What you output must be the exact lines from the first line of the data through the one holding "Lost Star When", with no pictures.

----------

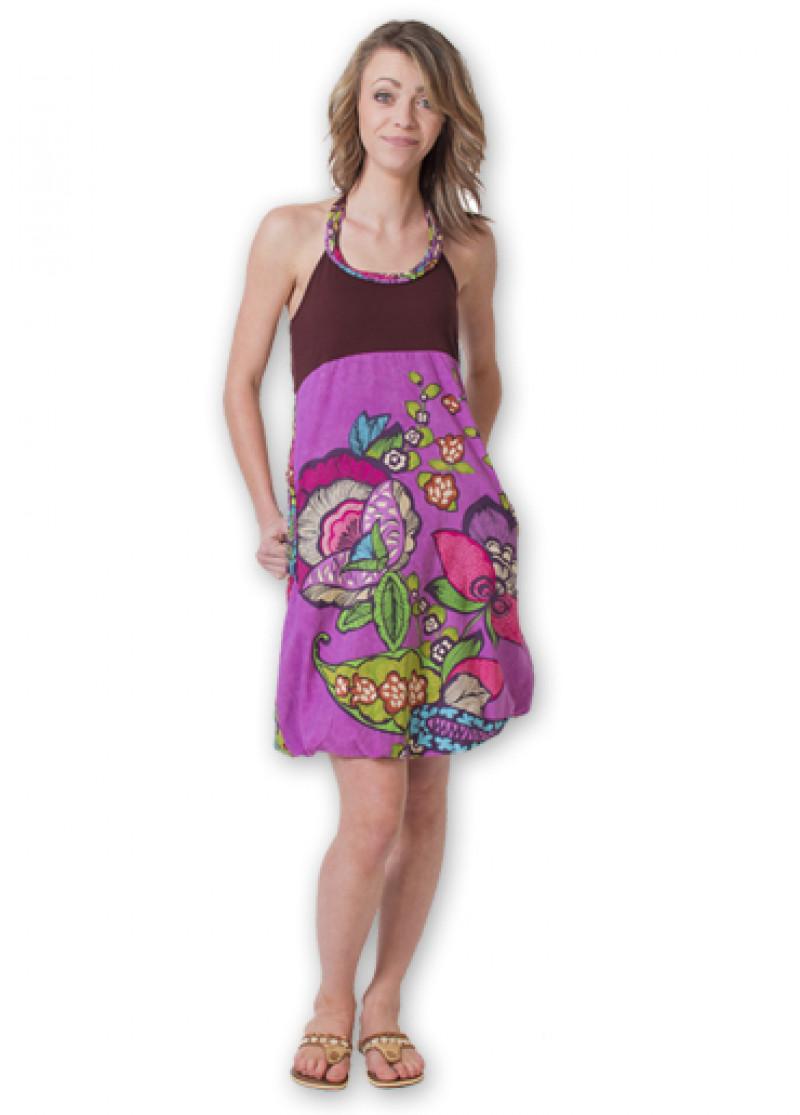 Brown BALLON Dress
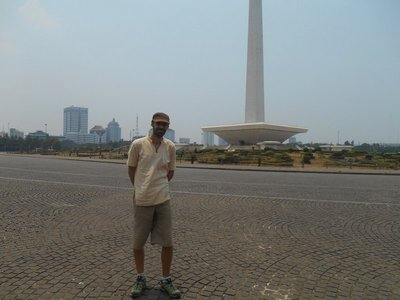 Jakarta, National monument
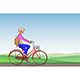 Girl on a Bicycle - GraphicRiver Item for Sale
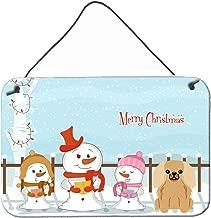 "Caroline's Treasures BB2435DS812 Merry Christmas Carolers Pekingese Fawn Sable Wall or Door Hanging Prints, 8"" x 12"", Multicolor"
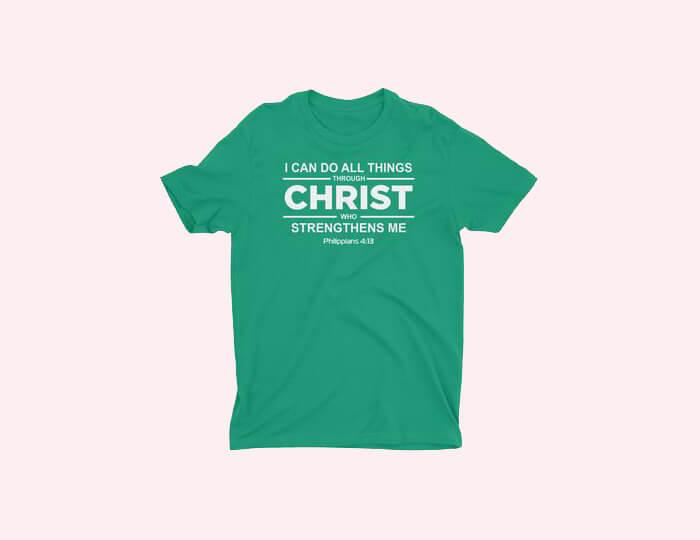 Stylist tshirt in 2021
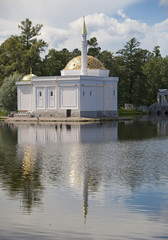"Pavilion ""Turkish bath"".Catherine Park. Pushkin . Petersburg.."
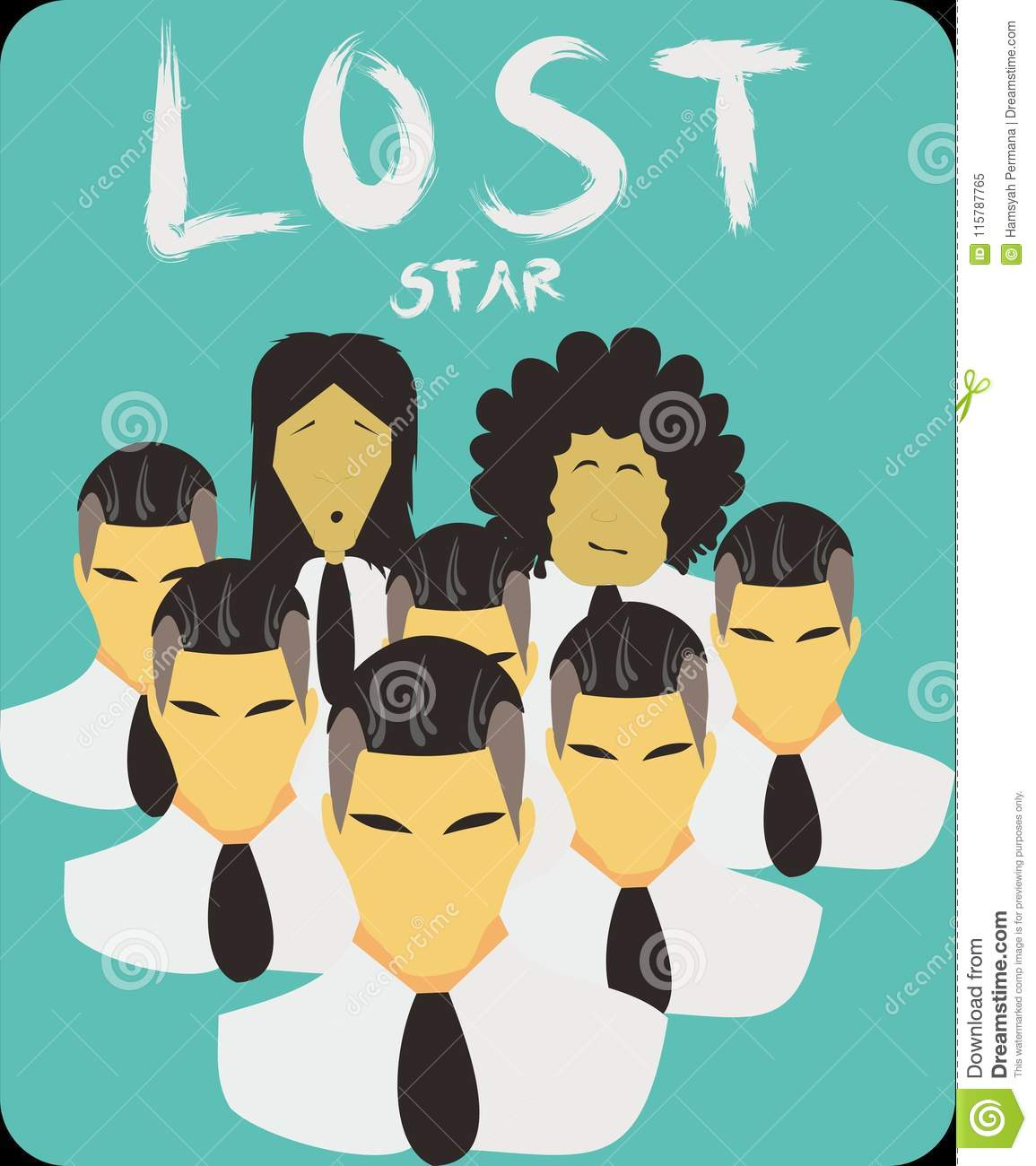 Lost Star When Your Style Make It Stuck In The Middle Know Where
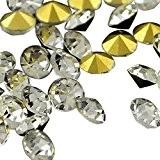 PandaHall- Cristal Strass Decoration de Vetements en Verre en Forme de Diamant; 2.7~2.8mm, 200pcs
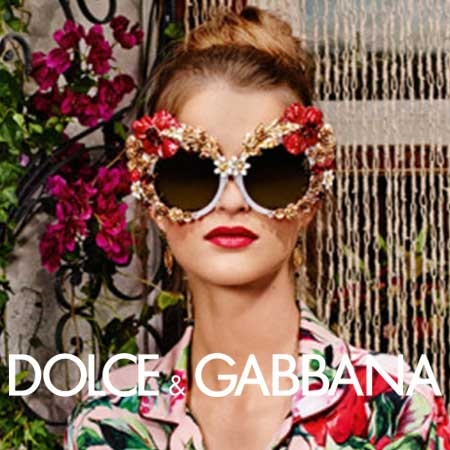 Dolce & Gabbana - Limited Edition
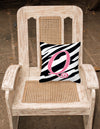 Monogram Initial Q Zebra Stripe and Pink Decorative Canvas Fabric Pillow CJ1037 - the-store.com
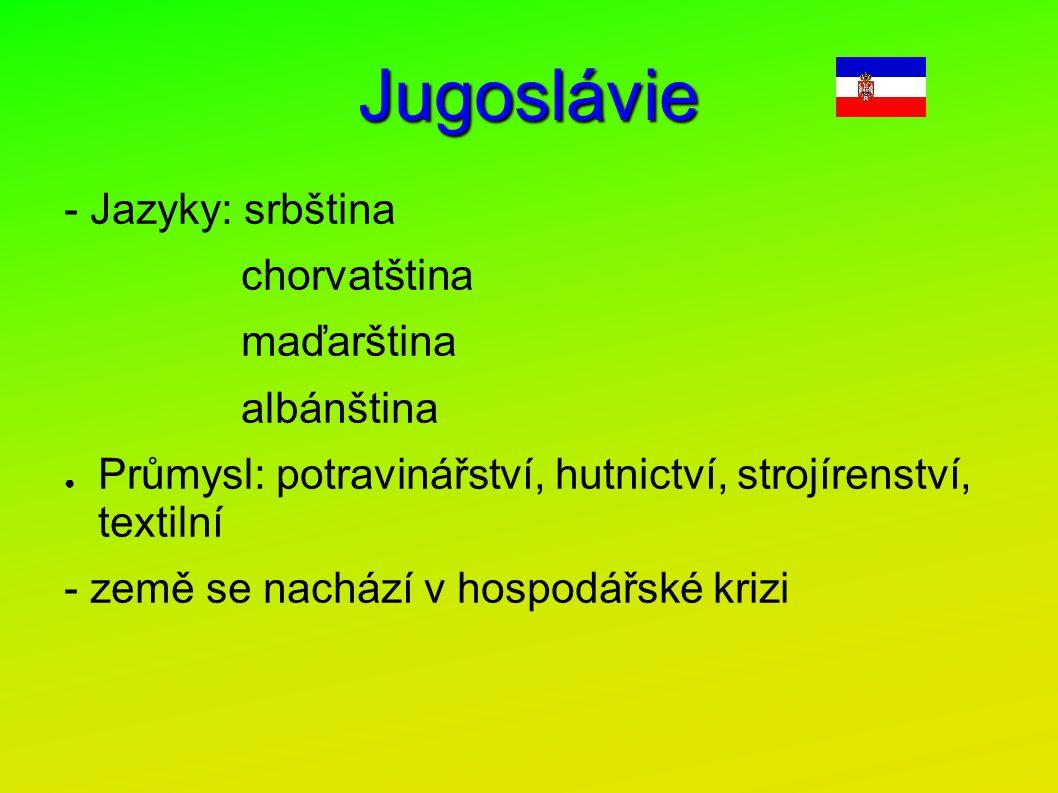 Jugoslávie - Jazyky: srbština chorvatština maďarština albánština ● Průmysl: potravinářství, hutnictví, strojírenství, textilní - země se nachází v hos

----------

## [SOLUTION FOR THIS PROBLEM]
 Brown BALLON Dress
 Jakarta, National monument
 Girl on a Bicycle - GraphicRiver Item for Sale
 "Caroline's Treasures BB2435DS812 Merry Christmas Carolers Pekingese Fawn Sable Wall or Door Hanging Prints, 8"" x 12"", Multicolor"
 Stylist tshirt in 2021
"Pavilion ""Turkish bath"".Catherine Park. Pushkin . Petersburg.."
 Lost Star When Your Style Make It Stuck In The Middle Know Where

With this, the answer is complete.